Camera's are notorious for not capturing black images properly from displays. Subjectively in real life, the back lights on both setups were similar and surprisingly the CRT didn't offer much benefit here.
this photo is a joke, right? :eek:
or you truly believe monitor from 2001 would have almost 400 page thread if it had such terrible blacks? :confused:
 
I know this is the FW900 thread, and don't mean to derail it, but this seems to be the best place to post a CRT question given this seems to be where the CRT enthusiasts hang out.

It looks like I might have an opportunity to grab a used 21" Dell Trinitron P1130 for around $130. Now this would be a decent upgrade from my current 19" CRT, but is this particular CRT recognized as being one of the better ones available prior to LCDs?

Cheers

Good crt but the price is too high. Check out Craigslist and you'll eventually come across a good deal for a 21" crt for under $40. I've seen people give them away for free.
There are very few crt models that command a high price. The FW900 is one I would pay big bucks for as it is a very good crt (big & widescreen) and hard to find.
 
this photo is a joke, right? :eek:
or you truly believe monitor from 2001 would have almost 400 page thread if it had such terrible blacks? :confused:

What is a joke about it? There is noticeable luminosity in a dark setting with the brightness set to 50. When I turn it down to around ~20, the luminosity disappears and all is well.
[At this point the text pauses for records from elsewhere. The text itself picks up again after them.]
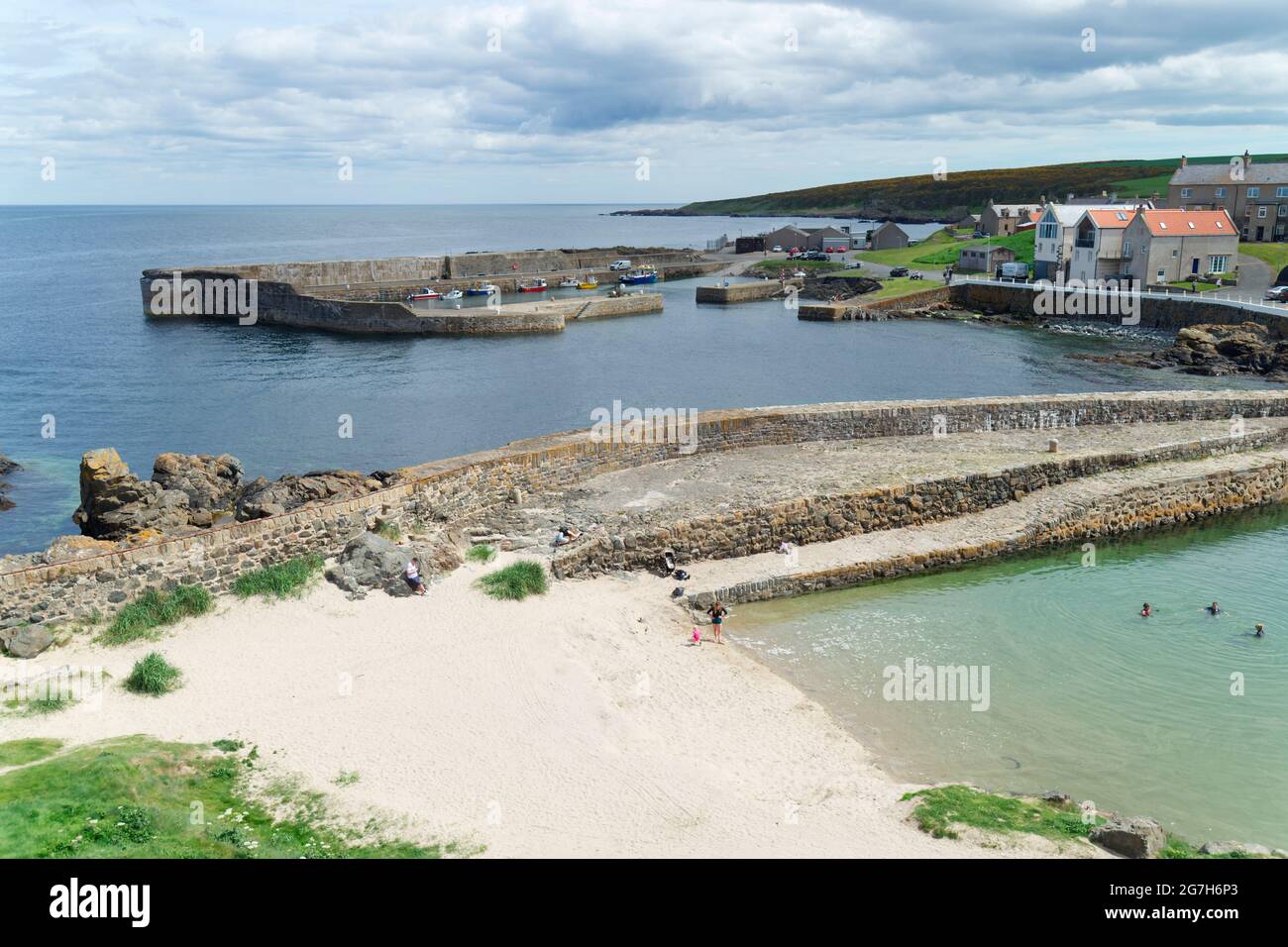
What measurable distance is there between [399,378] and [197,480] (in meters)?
26.4

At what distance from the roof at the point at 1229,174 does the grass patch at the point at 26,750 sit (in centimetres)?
9599

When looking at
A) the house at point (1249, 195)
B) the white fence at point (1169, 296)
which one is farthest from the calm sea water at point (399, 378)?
the house at point (1249, 195)

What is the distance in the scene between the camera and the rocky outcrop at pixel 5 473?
1174 inches

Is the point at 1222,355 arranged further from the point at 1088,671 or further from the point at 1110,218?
the point at 1088,671

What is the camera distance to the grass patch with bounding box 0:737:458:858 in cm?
1023

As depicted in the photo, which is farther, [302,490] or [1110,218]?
[1110,218]

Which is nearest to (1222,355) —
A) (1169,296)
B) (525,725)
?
(1169,296)

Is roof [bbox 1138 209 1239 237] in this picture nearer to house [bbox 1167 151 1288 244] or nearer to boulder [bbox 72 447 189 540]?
house [bbox 1167 151 1288 244]

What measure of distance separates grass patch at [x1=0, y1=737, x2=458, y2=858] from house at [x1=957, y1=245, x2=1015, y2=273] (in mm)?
83787

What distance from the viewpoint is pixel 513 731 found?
1443 centimetres

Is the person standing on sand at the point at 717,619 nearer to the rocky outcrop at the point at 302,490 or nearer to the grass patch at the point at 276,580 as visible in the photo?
the grass patch at the point at 276,580

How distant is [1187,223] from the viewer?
2714 inches
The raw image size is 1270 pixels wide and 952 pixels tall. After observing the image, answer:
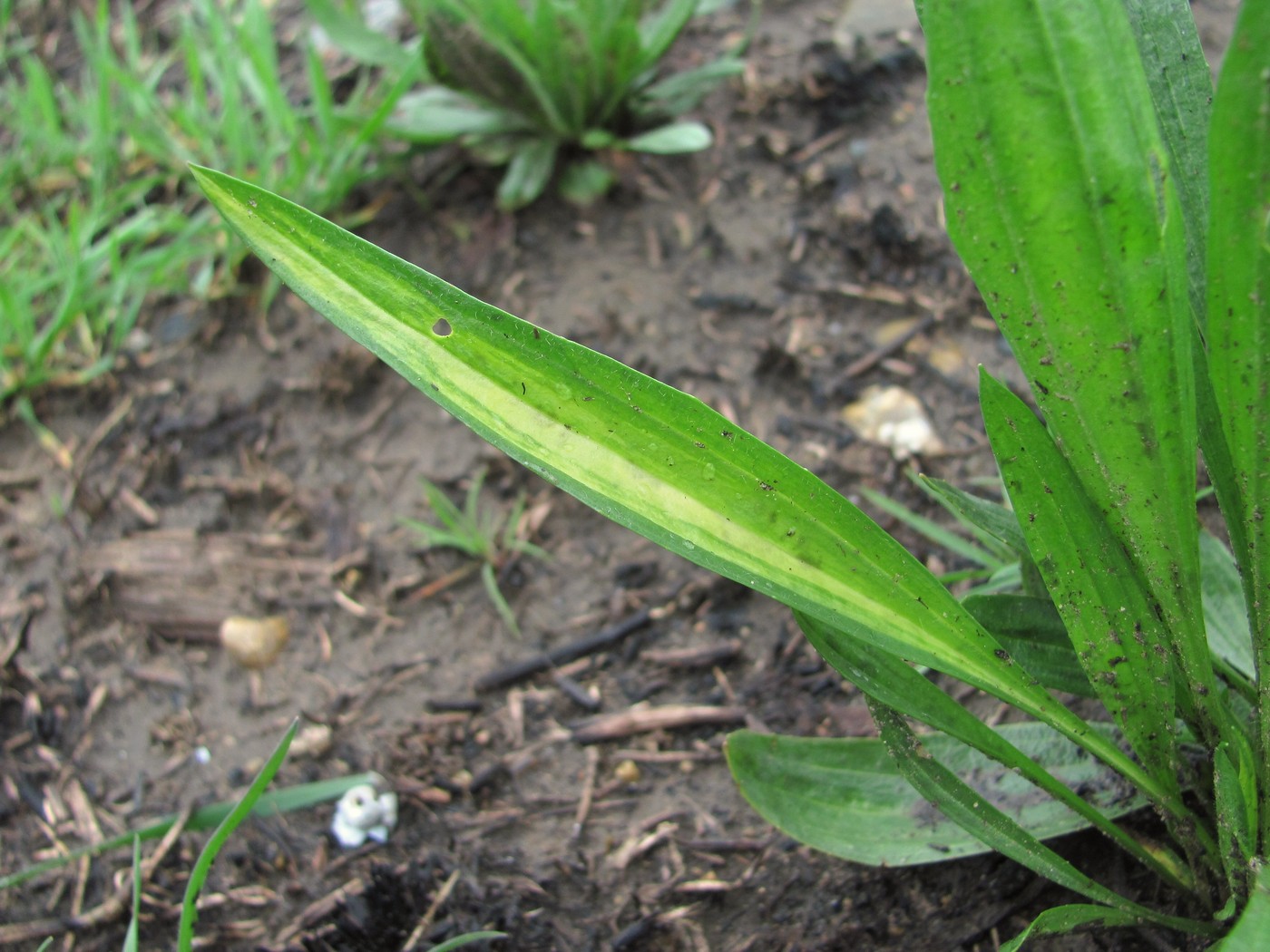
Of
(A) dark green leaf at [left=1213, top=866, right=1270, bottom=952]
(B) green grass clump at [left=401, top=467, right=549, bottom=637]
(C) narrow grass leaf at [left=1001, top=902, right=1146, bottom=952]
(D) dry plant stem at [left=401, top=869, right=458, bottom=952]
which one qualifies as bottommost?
(D) dry plant stem at [left=401, top=869, right=458, bottom=952]

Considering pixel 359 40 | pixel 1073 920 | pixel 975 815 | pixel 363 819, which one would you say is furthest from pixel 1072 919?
pixel 359 40

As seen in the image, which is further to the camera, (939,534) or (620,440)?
(939,534)

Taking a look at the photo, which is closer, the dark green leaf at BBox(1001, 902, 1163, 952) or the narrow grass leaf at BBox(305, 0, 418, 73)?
the dark green leaf at BBox(1001, 902, 1163, 952)

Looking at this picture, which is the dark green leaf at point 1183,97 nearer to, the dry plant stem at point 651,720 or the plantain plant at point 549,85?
the dry plant stem at point 651,720

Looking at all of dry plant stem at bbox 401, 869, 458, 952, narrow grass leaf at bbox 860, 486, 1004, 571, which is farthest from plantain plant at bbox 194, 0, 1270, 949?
dry plant stem at bbox 401, 869, 458, 952

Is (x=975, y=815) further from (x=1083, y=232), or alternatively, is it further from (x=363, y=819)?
(x=363, y=819)

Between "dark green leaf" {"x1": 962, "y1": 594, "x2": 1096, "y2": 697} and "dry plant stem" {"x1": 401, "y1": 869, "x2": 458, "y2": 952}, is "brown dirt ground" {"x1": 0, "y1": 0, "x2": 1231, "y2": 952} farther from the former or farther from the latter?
"dark green leaf" {"x1": 962, "y1": 594, "x2": 1096, "y2": 697}

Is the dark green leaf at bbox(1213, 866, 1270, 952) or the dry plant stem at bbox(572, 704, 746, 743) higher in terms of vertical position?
the dark green leaf at bbox(1213, 866, 1270, 952)
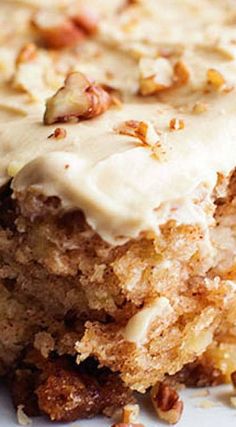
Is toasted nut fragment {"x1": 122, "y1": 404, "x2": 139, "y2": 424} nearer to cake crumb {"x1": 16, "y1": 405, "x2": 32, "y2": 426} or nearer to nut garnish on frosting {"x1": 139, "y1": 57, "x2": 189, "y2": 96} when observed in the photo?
cake crumb {"x1": 16, "y1": 405, "x2": 32, "y2": 426}

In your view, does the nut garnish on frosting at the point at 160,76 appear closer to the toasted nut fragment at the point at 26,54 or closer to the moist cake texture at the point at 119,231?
the moist cake texture at the point at 119,231

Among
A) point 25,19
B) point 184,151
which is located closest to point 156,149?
point 184,151

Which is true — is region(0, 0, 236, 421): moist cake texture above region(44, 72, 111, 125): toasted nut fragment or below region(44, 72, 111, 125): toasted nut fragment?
below

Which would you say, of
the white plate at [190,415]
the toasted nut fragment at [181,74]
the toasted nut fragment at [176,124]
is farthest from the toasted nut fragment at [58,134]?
the white plate at [190,415]

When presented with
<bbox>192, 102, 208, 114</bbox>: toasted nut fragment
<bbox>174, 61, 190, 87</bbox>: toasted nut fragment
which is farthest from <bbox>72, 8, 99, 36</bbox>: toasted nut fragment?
<bbox>192, 102, 208, 114</bbox>: toasted nut fragment

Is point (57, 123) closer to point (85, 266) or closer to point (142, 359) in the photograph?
point (85, 266)

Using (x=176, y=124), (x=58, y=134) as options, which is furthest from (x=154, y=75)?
(x=58, y=134)

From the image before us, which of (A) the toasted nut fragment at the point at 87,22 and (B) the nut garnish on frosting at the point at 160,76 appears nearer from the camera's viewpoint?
(B) the nut garnish on frosting at the point at 160,76
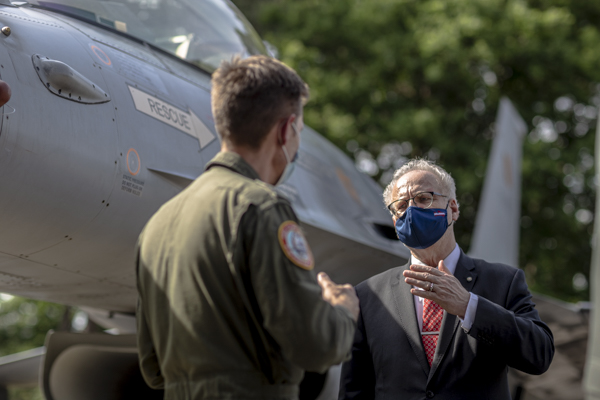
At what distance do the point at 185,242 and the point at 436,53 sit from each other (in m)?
13.6

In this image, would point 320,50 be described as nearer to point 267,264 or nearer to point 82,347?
point 82,347

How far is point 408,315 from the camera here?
2.44 meters

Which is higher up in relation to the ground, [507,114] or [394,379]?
[394,379]

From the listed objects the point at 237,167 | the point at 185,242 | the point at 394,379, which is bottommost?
the point at 394,379

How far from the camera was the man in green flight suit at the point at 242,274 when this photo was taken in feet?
4.87

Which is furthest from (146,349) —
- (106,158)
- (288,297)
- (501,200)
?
(501,200)

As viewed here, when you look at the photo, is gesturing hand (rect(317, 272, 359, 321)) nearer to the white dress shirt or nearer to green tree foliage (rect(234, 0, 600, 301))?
the white dress shirt

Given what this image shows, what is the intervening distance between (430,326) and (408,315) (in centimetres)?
9

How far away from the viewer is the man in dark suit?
213cm

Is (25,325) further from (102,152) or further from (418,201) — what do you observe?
(418,201)

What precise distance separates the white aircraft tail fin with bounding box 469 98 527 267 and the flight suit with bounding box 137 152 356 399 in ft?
24.6

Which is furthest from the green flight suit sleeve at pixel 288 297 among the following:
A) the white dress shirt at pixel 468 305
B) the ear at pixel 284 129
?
the white dress shirt at pixel 468 305

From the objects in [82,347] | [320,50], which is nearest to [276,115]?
[82,347]

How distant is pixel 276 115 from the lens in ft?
5.37
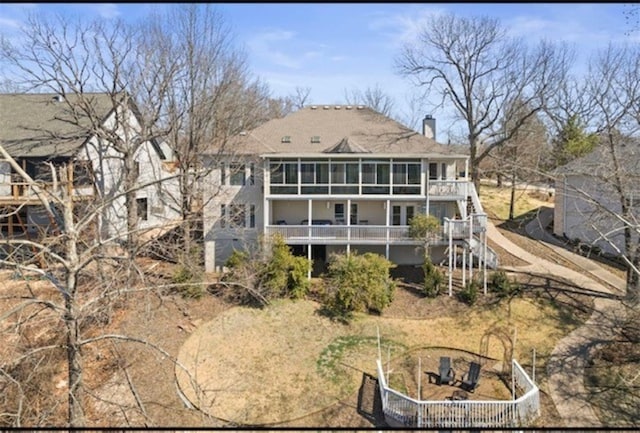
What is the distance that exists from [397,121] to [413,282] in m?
5.04

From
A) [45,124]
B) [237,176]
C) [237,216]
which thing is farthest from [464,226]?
[45,124]

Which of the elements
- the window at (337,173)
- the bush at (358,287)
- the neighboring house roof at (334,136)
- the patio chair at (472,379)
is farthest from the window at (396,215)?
the patio chair at (472,379)

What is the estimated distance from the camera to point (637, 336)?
8508 mm

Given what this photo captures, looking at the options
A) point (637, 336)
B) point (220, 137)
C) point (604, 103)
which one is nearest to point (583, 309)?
point (637, 336)

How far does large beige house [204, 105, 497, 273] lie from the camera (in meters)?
11.8

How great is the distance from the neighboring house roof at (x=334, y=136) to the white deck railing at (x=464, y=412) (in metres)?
7.08

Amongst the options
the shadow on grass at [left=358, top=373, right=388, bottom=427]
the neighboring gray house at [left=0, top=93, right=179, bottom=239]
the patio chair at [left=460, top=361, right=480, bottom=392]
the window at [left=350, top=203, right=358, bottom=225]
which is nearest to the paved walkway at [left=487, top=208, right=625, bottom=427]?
the patio chair at [left=460, top=361, right=480, bottom=392]

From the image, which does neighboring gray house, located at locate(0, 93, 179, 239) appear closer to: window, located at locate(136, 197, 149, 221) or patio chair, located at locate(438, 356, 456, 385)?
window, located at locate(136, 197, 149, 221)

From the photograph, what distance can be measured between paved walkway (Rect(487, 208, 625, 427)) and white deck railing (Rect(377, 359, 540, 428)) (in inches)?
23.3

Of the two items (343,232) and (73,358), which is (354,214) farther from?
(73,358)

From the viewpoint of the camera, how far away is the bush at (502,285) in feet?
33.4

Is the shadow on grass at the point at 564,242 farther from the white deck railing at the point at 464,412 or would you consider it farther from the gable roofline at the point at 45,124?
the gable roofline at the point at 45,124

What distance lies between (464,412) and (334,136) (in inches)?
339

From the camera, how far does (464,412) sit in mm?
6570
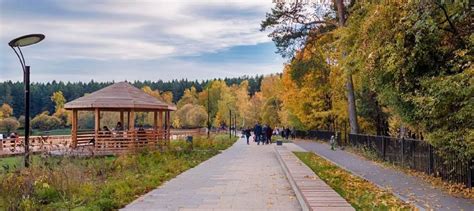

Anyone ever run the Pixperan program before: http://www.prad.de/en/monitore/testsoftware/pixperan.html

On the readability test of super fast text there is a speed scale from 0 to 30 (30 being fastest). On the FW900 I can read the text at speed 30, and on the 2ms 120Hz Samsung's, it's 4!

I knew CRT's were always faster at movement, but not this much faster... :eek:
 
Good crt but the price is too high. Check out Craigslist and you'll eventually come across a good deal for a 21" crt for under $40. I've seen people give them away for free.
There are very few crt models that command a high price. The FW900 is one I would pay big bucks for as it is a very good crt (big & widescreen) and hard to find.

Unfortunately I am in Australia where there is not much of a market for used CRTs, I think most of them are probably already in land fills or have been recycled. This is the first decent one I have come across which seems to still be in good condition.